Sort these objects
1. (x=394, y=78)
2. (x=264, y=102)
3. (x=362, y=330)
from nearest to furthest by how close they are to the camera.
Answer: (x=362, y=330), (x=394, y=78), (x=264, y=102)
****************
WHAT YOU HAVE TO DO:
Render all of the lines above as a JSON list of strings, one string per line, omitting any blank lines.

RESULT BELOW:
[
  "Sort these objects",
  "1. (x=394, y=78)",
  "2. (x=264, y=102)",
  "3. (x=362, y=330)",
  "from nearest to furthest by how close they are to the camera.",
  "Answer: (x=362, y=330), (x=394, y=78), (x=264, y=102)"
]